• SHORT EXERCISE:
Rewrite every entry below with "small framed photo" replaced by "small framed picture" and everything else left the same. Leave out the pictures.
^^^^^^^^^^^^^^^^
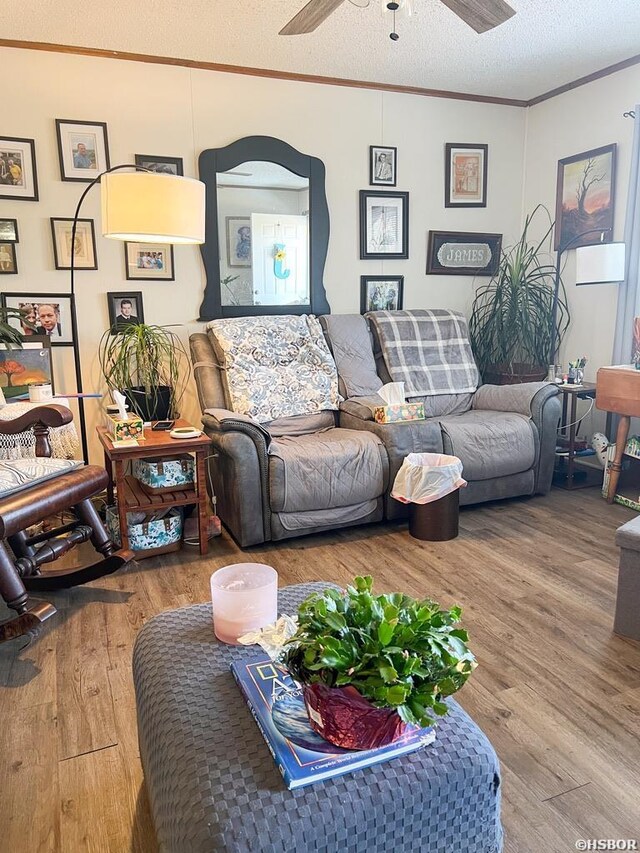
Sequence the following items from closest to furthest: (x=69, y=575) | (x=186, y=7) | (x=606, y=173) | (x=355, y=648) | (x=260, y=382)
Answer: (x=355, y=648), (x=69, y=575), (x=186, y=7), (x=260, y=382), (x=606, y=173)

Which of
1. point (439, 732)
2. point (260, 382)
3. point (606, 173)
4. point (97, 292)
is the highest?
point (606, 173)

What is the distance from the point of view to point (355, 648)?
3.11 feet

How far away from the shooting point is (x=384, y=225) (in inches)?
161

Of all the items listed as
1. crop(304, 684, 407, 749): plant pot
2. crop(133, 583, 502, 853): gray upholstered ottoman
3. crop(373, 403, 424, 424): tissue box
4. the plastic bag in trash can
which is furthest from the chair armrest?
crop(304, 684, 407, 749): plant pot

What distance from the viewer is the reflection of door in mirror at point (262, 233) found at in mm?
3662

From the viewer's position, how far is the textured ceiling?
289 cm

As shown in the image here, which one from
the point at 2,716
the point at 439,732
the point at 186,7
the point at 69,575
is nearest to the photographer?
the point at 439,732

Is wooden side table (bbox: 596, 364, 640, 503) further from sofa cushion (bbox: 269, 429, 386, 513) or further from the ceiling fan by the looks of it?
the ceiling fan

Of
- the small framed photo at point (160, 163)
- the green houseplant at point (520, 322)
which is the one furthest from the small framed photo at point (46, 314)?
the green houseplant at point (520, 322)

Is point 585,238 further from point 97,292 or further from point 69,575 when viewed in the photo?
point 69,575

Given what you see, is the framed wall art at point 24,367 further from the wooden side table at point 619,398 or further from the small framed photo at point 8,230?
the wooden side table at point 619,398

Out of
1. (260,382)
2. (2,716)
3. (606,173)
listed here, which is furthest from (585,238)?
(2,716)

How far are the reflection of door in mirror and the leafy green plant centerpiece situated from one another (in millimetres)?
2984

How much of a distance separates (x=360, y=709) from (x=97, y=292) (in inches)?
123
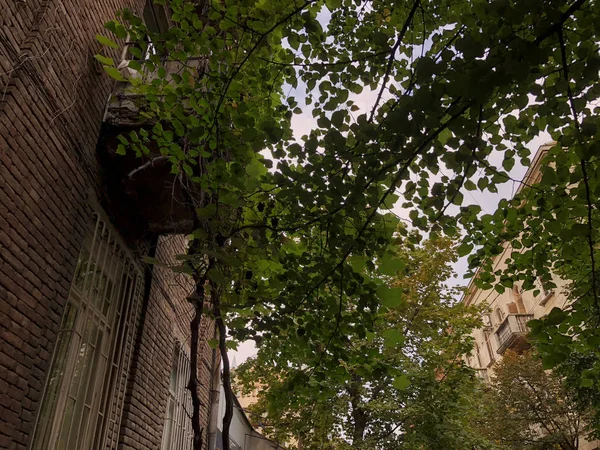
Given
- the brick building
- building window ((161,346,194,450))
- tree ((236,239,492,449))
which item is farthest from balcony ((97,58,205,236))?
tree ((236,239,492,449))

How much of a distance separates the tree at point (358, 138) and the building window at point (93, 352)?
132 cm

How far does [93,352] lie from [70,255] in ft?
3.75

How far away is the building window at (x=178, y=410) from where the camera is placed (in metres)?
7.44

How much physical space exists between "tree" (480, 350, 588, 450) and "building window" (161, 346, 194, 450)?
405 inches

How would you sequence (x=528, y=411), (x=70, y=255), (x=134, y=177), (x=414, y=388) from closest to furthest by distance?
1. (x=70, y=255)
2. (x=134, y=177)
3. (x=414, y=388)
4. (x=528, y=411)

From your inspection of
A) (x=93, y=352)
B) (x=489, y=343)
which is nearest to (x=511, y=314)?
(x=489, y=343)

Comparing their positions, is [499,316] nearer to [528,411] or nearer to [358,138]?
[528,411]

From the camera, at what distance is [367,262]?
11.8 ft

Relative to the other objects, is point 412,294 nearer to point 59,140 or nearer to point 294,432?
point 294,432

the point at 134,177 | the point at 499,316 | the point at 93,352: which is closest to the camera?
the point at 93,352

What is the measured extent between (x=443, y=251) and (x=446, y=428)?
502 centimetres

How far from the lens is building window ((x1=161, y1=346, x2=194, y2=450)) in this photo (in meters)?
7.44

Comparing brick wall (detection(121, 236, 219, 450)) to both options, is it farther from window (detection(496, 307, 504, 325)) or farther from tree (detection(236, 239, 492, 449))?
window (detection(496, 307, 504, 325))

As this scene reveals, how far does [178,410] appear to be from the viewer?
7.85 metres
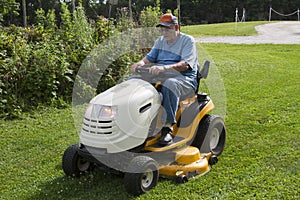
^^^^^^^^^^^^^^^^
• ANSWER TO THE PROBLEM:
Sequence the following items from closest to furthest: (x=69, y=575) | (x=186, y=7) | (x=606, y=173) | (x=355, y=648) | (x=260, y=382)
Answer: (x=355, y=648), (x=69, y=575), (x=186, y=7), (x=260, y=382), (x=606, y=173)

Which of
1. point (439, 732)
2. point (260, 382)
3. point (606, 173)
4. point (97, 292)
is the highest?
point (606, 173)

What is the distance from the point of view to point (355, 648)?
3.11 feet

How far away from the shooting point is (x=384, y=225) (in inches)?
161

Of all the items listed as
1. crop(304, 684, 407, 749): plant pot
2. crop(133, 583, 502, 853): gray upholstered ottoman
3. crop(373, 403, 424, 424): tissue box
4. the plastic bag in trash can
which is furthest from the chair armrest?
crop(304, 684, 407, 749): plant pot

What distance from the viewer is the reflection of door in mirror at point (262, 233) found at in mm?
3662

From the viewer's position, how far is the textured ceiling?
289 cm

As shown in the image here, which one from
the point at 2,716
the point at 439,732
the point at 186,7
the point at 69,575
is nearest to the photographer?
the point at 439,732

Is wooden side table (bbox: 596, 364, 640, 503) further from sofa cushion (bbox: 269, 429, 386, 513) or further from the ceiling fan by the looks of it?
the ceiling fan

Of
- the small framed picture at point (160, 163)
- the green houseplant at point (520, 322)
which is the one furthest from the small framed picture at point (46, 314)?
the green houseplant at point (520, 322)

Is point 585,238 further from point 97,292 or further from point 69,575 when viewed in the photo?
point 69,575

Given what you see, is the framed wall art at point 24,367 further from the wooden side table at point 619,398 or further from the small framed picture at point 8,230?
the wooden side table at point 619,398

Out of
1. (260,382)
2. (2,716)
3. (606,173)
listed here, which is furthest from (585,238)?
(2,716)

How far are the reflection of door in mirror and the leafy green plant centerpiece situated from one another (in millimetres)?
2984

How much of a distance separates (x=360, y=709) from (x=97, y=292) (in inches)?
123
Given
- the brick building
- building window ((161,346,194,450))
- tree ((236,239,492,449))
which item is farthest from balcony ((97,58,205,236))?
tree ((236,239,492,449))

How much of a distance separates the tree at point (358, 138) and the building window at point (93, 352)?
132 cm

How far does [93,352] lie from [70,255] in ft?
3.75

How far away is the building window at (x=178, y=410) from where the camera is placed (in metres)?
7.44

How much physical space exists between "tree" (480, 350, 588, 450) and "building window" (161, 346, 194, 450)?
405 inches

How would you sequence (x=528, y=411), (x=70, y=255), (x=134, y=177), (x=414, y=388) from closest to furthest by distance?
1. (x=70, y=255)
2. (x=134, y=177)
3. (x=414, y=388)
4. (x=528, y=411)

From your inspection of
A) (x=93, y=352)
B) (x=489, y=343)
which is nearest to (x=511, y=314)?
(x=489, y=343)

Comparing their positions, is [499,316] nearer to [528,411] or nearer to [358,138]?
[528,411]

From the camera, at what distance is [367,262]?
11.8 ft

Relative to the other objects, is point 412,294 nearer to point 59,140 or nearer to point 294,432?
point 294,432

the point at 134,177 | the point at 499,316 | the point at 93,352: which is closest to the camera?
the point at 93,352

What is the measured extent between (x=443, y=251) and (x=446, y=428)?
502 centimetres

How far from the lens is building window ((x1=161, y1=346, x2=194, y2=450)) in this photo (in meters)?
7.44

Comparing brick wall (detection(121, 236, 219, 450)) to both options, is it farther from window (detection(496, 307, 504, 325)) or farther from tree (detection(236, 239, 492, 449))?
window (detection(496, 307, 504, 325))

As this scene reveals, how far does [178,410] appear to be from the viewer?
7.85 metres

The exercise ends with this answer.